Periodic Reporting for period 2 - FindingPheno (Unified computational solutions to disentangle biological interactions in multi-omics data)
Reporting period: 2022-09-01 to 2024-02-29
The emergence and widespread adoption of high-throughput sequencing technologies have contributed to our understanding of biology, revealing the genetics underlying complex phenotypic traits in animals and plants such as disease resistance and growth efficiency. This omics revolution has led to an explosion in the amount and types of biological data we can now generate, to help us answer questions on the genetic architecture of phenotypes in the fields of food production and health science. It has also introduced the era of big data in the fields of biological and medical sciences and specifically, genomics, bringing about new technical and computational challenges for data analysis and interpretation. The number of different genomic data types that are now being regularly collected is increasing rapidly as large consortia collect and share genomes, transcriptomes, epigenomes, proteomes and microbiomes. This ability to generate vast amounts of different types of omics data has created the need for new, better and more sophisticated methods to extract the most information from the different omics data.
It is our conviction that adding microbiome data to the host omics data, along with multi-omics methods for analysis the host-microbiome data, is essential to explain biological mechanisms. Thus, there are two major research questions form the basis of the work in FindingPheno -
• How do the host and the microbiome interact to affect the biological processes of the host, and modulate host phenotype?
• How do we integrate the omics data from the host and the omics data from the microbiome to best understand the biology of the host-microbiome system?
In FindingPheno, we aim to overcome the challenges by developing a robust statistical solution allowing an intelligent integration of host and microbiome data in a single framework (see figure). The EU was among the first to recognize the necessity of viewing life through the integrated hologenomic. Under FP7 and H2020, the EU has invested more than €1.4 billion in the last decade and more than €100 million in 2018 towards microbiome research and related applications. Building upon this growth in host-microbiome interaction studies, FindingPheno will fill the niche for new methods to best exploit the data being generated from these efforts.
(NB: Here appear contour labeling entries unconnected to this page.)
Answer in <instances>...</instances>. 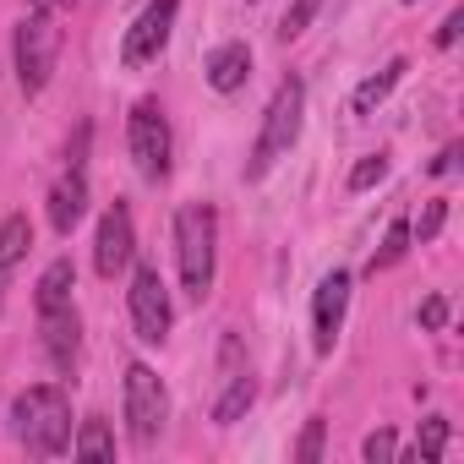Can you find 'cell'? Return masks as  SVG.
<instances>
[{
    "mask_svg": "<svg viewBox=\"0 0 464 464\" xmlns=\"http://www.w3.org/2000/svg\"><path fill=\"white\" fill-rule=\"evenodd\" d=\"M12 431L28 453L55 459L72 448V399L61 382H34L12 399Z\"/></svg>",
    "mask_w": 464,
    "mask_h": 464,
    "instance_id": "1",
    "label": "cell"
},
{
    "mask_svg": "<svg viewBox=\"0 0 464 464\" xmlns=\"http://www.w3.org/2000/svg\"><path fill=\"white\" fill-rule=\"evenodd\" d=\"M213 257H218V218L208 202H186L175 213V263H180V290L191 301L213 290Z\"/></svg>",
    "mask_w": 464,
    "mask_h": 464,
    "instance_id": "2",
    "label": "cell"
},
{
    "mask_svg": "<svg viewBox=\"0 0 464 464\" xmlns=\"http://www.w3.org/2000/svg\"><path fill=\"white\" fill-rule=\"evenodd\" d=\"M301 115H306V88H301V77H285V82L274 88L268 110H263V131H257V142H252L246 180H263L279 159H290V148H295V137H301Z\"/></svg>",
    "mask_w": 464,
    "mask_h": 464,
    "instance_id": "3",
    "label": "cell"
},
{
    "mask_svg": "<svg viewBox=\"0 0 464 464\" xmlns=\"http://www.w3.org/2000/svg\"><path fill=\"white\" fill-rule=\"evenodd\" d=\"M55 61H61V28H55V12H28L17 23V82L28 99H39L55 77Z\"/></svg>",
    "mask_w": 464,
    "mask_h": 464,
    "instance_id": "4",
    "label": "cell"
},
{
    "mask_svg": "<svg viewBox=\"0 0 464 464\" xmlns=\"http://www.w3.org/2000/svg\"><path fill=\"white\" fill-rule=\"evenodd\" d=\"M126 148L142 180H164L169 175V121L159 110V99H137L126 115Z\"/></svg>",
    "mask_w": 464,
    "mask_h": 464,
    "instance_id": "5",
    "label": "cell"
},
{
    "mask_svg": "<svg viewBox=\"0 0 464 464\" xmlns=\"http://www.w3.org/2000/svg\"><path fill=\"white\" fill-rule=\"evenodd\" d=\"M164 410H169V399H164L159 372L142 366V361H131L126 366V426H131V442L148 448L159 437V426H164Z\"/></svg>",
    "mask_w": 464,
    "mask_h": 464,
    "instance_id": "6",
    "label": "cell"
},
{
    "mask_svg": "<svg viewBox=\"0 0 464 464\" xmlns=\"http://www.w3.org/2000/svg\"><path fill=\"white\" fill-rule=\"evenodd\" d=\"M126 306H131V328H137L142 344H164V339H169L175 312H169V290H164L159 268H137V274H131Z\"/></svg>",
    "mask_w": 464,
    "mask_h": 464,
    "instance_id": "7",
    "label": "cell"
},
{
    "mask_svg": "<svg viewBox=\"0 0 464 464\" xmlns=\"http://www.w3.org/2000/svg\"><path fill=\"white\" fill-rule=\"evenodd\" d=\"M175 12H180V0H153V6L131 23V34H126V44H121V61L137 72V66H153L159 55H164V44H169V34H175Z\"/></svg>",
    "mask_w": 464,
    "mask_h": 464,
    "instance_id": "8",
    "label": "cell"
},
{
    "mask_svg": "<svg viewBox=\"0 0 464 464\" xmlns=\"http://www.w3.org/2000/svg\"><path fill=\"white\" fill-rule=\"evenodd\" d=\"M137 252V229H131V208L126 202H110L104 218H99V241H93V268L104 279H115Z\"/></svg>",
    "mask_w": 464,
    "mask_h": 464,
    "instance_id": "9",
    "label": "cell"
},
{
    "mask_svg": "<svg viewBox=\"0 0 464 464\" xmlns=\"http://www.w3.org/2000/svg\"><path fill=\"white\" fill-rule=\"evenodd\" d=\"M344 306H350V274H328L312 295V350L317 355H334V339L344 328Z\"/></svg>",
    "mask_w": 464,
    "mask_h": 464,
    "instance_id": "10",
    "label": "cell"
},
{
    "mask_svg": "<svg viewBox=\"0 0 464 464\" xmlns=\"http://www.w3.org/2000/svg\"><path fill=\"white\" fill-rule=\"evenodd\" d=\"M39 334H44V355L55 372H72L77 366V350H82V323H77V306H61V312H39Z\"/></svg>",
    "mask_w": 464,
    "mask_h": 464,
    "instance_id": "11",
    "label": "cell"
},
{
    "mask_svg": "<svg viewBox=\"0 0 464 464\" xmlns=\"http://www.w3.org/2000/svg\"><path fill=\"white\" fill-rule=\"evenodd\" d=\"M82 213H88V180H82V169H72L50 191V224H55V236H72V229L82 224Z\"/></svg>",
    "mask_w": 464,
    "mask_h": 464,
    "instance_id": "12",
    "label": "cell"
},
{
    "mask_svg": "<svg viewBox=\"0 0 464 464\" xmlns=\"http://www.w3.org/2000/svg\"><path fill=\"white\" fill-rule=\"evenodd\" d=\"M246 77H252V50L246 44H218L208 55V88L213 93H236Z\"/></svg>",
    "mask_w": 464,
    "mask_h": 464,
    "instance_id": "13",
    "label": "cell"
},
{
    "mask_svg": "<svg viewBox=\"0 0 464 464\" xmlns=\"http://www.w3.org/2000/svg\"><path fill=\"white\" fill-rule=\"evenodd\" d=\"M404 72H410V61H388V66H382L377 77H366V82L355 88V99H350V115H355V121L377 115V104H382V99H388V93H393V88L404 82Z\"/></svg>",
    "mask_w": 464,
    "mask_h": 464,
    "instance_id": "14",
    "label": "cell"
},
{
    "mask_svg": "<svg viewBox=\"0 0 464 464\" xmlns=\"http://www.w3.org/2000/svg\"><path fill=\"white\" fill-rule=\"evenodd\" d=\"M72 290H77V268H72V257H55V263L39 274L34 306H39V312H61V306H72Z\"/></svg>",
    "mask_w": 464,
    "mask_h": 464,
    "instance_id": "15",
    "label": "cell"
},
{
    "mask_svg": "<svg viewBox=\"0 0 464 464\" xmlns=\"http://www.w3.org/2000/svg\"><path fill=\"white\" fill-rule=\"evenodd\" d=\"M28 246H34V224H28V213H12L0 224V285H6L12 268L28 257Z\"/></svg>",
    "mask_w": 464,
    "mask_h": 464,
    "instance_id": "16",
    "label": "cell"
},
{
    "mask_svg": "<svg viewBox=\"0 0 464 464\" xmlns=\"http://www.w3.org/2000/svg\"><path fill=\"white\" fill-rule=\"evenodd\" d=\"M252 404H257V382H252V372H236L229 388L218 393V404H213V426H236Z\"/></svg>",
    "mask_w": 464,
    "mask_h": 464,
    "instance_id": "17",
    "label": "cell"
},
{
    "mask_svg": "<svg viewBox=\"0 0 464 464\" xmlns=\"http://www.w3.org/2000/svg\"><path fill=\"white\" fill-rule=\"evenodd\" d=\"M410 218H393L388 224V236H382V246L372 252V263H366V274H382V268H393V263H404V252H410Z\"/></svg>",
    "mask_w": 464,
    "mask_h": 464,
    "instance_id": "18",
    "label": "cell"
},
{
    "mask_svg": "<svg viewBox=\"0 0 464 464\" xmlns=\"http://www.w3.org/2000/svg\"><path fill=\"white\" fill-rule=\"evenodd\" d=\"M72 453L77 459H115V437H110V426L93 415V420H82V431L72 437Z\"/></svg>",
    "mask_w": 464,
    "mask_h": 464,
    "instance_id": "19",
    "label": "cell"
},
{
    "mask_svg": "<svg viewBox=\"0 0 464 464\" xmlns=\"http://www.w3.org/2000/svg\"><path fill=\"white\" fill-rule=\"evenodd\" d=\"M317 12H323V0H295V6L279 17V39H285V44H290V39H301V34L312 28V17H317Z\"/></svg>",
    "mask_w": 464,
    "mask_h": 464,
    "instance_id": "20",
    "label": "cell"
},
{
    "mask_svg": "<svg viewBox=\"0 0 464 464\" xmlns=\"http://www.w3.org/2000/svg\"><path fill=\"white\" fill-rule=\"evenodd\" d=\"M382 175H388V153H366V159L350 169V191H372Z\"/></svg>",
    "mask_w": 464,
    "mask_h": 464,
    "instance_id": "21",
    "label": "cell"
},
{
    "mask_svg": "<svg viewBox=\"0 0 464 464\" xmlns=\"http://www.w3.org/2000/svg\"><path fill=\"white\" fill-rule=\"evenodd\" d=\"M442 224H448V202L437 197V202H426L420 224H410V236H420V246H426V241H437V236H442Z\"/></svg>",
    "mask_w": 464,
    "mask_h": 464,
    "instance_id": "22",
    "label": "cell"
},
{
    "mask_svg": "<svg viewBox=\"0 0 464 464\" xmlns=\"http://www.w3.org/2000/svg\"><path fill=\"white\" fill-rule=\"evenodd\" d=\"M323 431H328V420L312 415L306 431H301V442H295V459H301V464H317V459H323Z\"/></svg>",
    "mask_w": 464,
    "mask_h": 464,
    "instance_id": "23",
    "label": "cell"
},
{
    "mask_svg": "<svg viewBox=\"0 0 464 464\" xmlns=\"http://www.w3.org/2000/svg\"><path fill=\"white\" fill-rule=\"evenodd\" d=\"M442 453H448V420L431 415V420H420V459H442Z\"/></svg>",
    "mask_w": 464,
    "mask_h": 464,
    "instance_id": "24",
    "label": "cell"
},
{
    "mask_svg": "<svg viewBox=\"0 0 464 464\" xmlns=\"http://www.w3.org/2000/svg\"><path fill=\"white\" fill-rule=\"evenodd\" d=\"M361 453H366L372 464H382V459H393V453H399V442H393V431H372V437L361 442Z\"/></svg>",
    "mask_w": 464,
    "mask_h": 464,
    "instance_id": "25",
    "label": "cell"
},
{
    "mask_svg": "<svg viewBox=\"0 0 464 464\" xmlns=\"http://www.w3.org/2000/svg\"><path fill=\"white\" fill-rule=\"evenodd\" d=\"M448 323V301L442 295H426V306H420V328H442Z\"/></svg>",
    "mask_w": 464,
    "mask_h": 464,
    "instance_id": "26",
    "label": "cell"
},
{
    "mask_svg": "<svg viewBox=\"0 0 464 464\" xmlns=\"http://www.w3.org/2000/svg\"><path fill=\"white\" fill-rule=\"evenodd\" d=\"M459 28H464V12H453V17L437 28V44H442V50H448V44H459Z\"/></svg>",
    "mask_w": 464,
    "mask_h": 464,
    "instance_id": "27",
    "label": "cell"
},
{
    "mask_svg": "<svg viewBox=\"0 0 464 464\" xmlns=\"http://www.w3.org/2000/svg\"><path fill=\"white\" fill-rule=\"evenodd\" d=\"M453 159H459V148H442V153L431 159V175H448V169H453Z\"/></svg>",
    "mask_w": 464,
    "mask_h": 464,
    "instance_id": "28",
    "label": "cell"
},
{
    "mask_svg": "<svg viewBox=\"0 0 464 464\" xmlns=\"http://www.w3.org/2000/svg\"><path fill=\"white\" fill-rule=\"evenodd\" d=\"M34 6H39V12H61V0H34Z\"/></svg>",
    "mask_w": 464,
    "mask_h": 464,
    "instance_id": "29",
    "label": "cell"
},
{
    "mask_svg": "<svg viewBox=\"0 0 464 464\" xmlns=\"http://www.w3.org/2000/svg\"><path fill=\"white\" fill-rule=\"evenodd\" d=\"M404 6H415V0H404Z\"/></svg>",
    "mask_w": 464,
    "mask_h": 464,
    "instance_id": "30",
    "label": "cell"
}]
</instances>
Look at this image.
FindingPheno’s solutions will lead to more efficient translation of biological research from lab to industry, thus boosting the bioeconomy, which is projected to grow at 7% from 2013-30, thus making the research done in FindingPheno important for maximizing the efficiency and sustainability of food production systems.
1. We have performed literature reviews to understand the types of machine learning and statistical methods used in multi-omics and time series multi-omics data analyses, giving us a platform on which to build our new methods. Further, we have been exploring the use of machine learning methods and structural models to integrate data from multi-omics datasets. In addition, machine learning methods are being developed for time series data, and in particular, we have initialized a R package for such methods, which integrate data type standards to ease the application of these methods. Alongside time series methods, mechanistic models have been developed to understand the interactions in the microbiome community. Finally, using genomic and phenotypic data from HoloFood chickens, we are developing methods to incorporate the evolutionary history of the genetic variation to better identify genotype-phenotype associations.
2. A stakeholder synergy meeting to map our stakeholders was held, including other EU projects, industrial stakeholders, academic researchers, and policy bodies. We organized a webinar, in conjunction with other EU projects and a center of excellence, with speakers from around the world sharing their insights into the technical challenges and the advantages of multi-omics approaches. Several partners have offered courses and workshops across the world to train the next generation of researchers in methods for multi-omics data analyses. The training material from these workshops and courses have been made freely available. We circulate a monthly newsletter updating the partners on the progress of the project. To engage a wider audience on our project, we have produced 2 videos highlighting the work planned in the project, with one video specifically targeted at high school students. Finally, as part of our outreach efforts, FindingPheno has establlished a persence on 3 SoMe platforms, viz., Twitter, LinkedIn and YouTube. Twitter and LinkedIn are the primary channels for outreach to the wider community.
3. We are in the early stages of this task, and one of the primary avenues for exploitation of results until now, has been the use of the MGnify pipeline and a project specific landing page for FindingPheno. In the project landing page, several publicly available datasets from tomatoes, honey bees and soyabean have been processed, and are now being used to both refine and validate our models. This platform will also be used for other datasets, once they have been incorporated into this pipeline, will be used to generate host-microbiome interaction results from the three focus organisms, chicken, salmon and maize.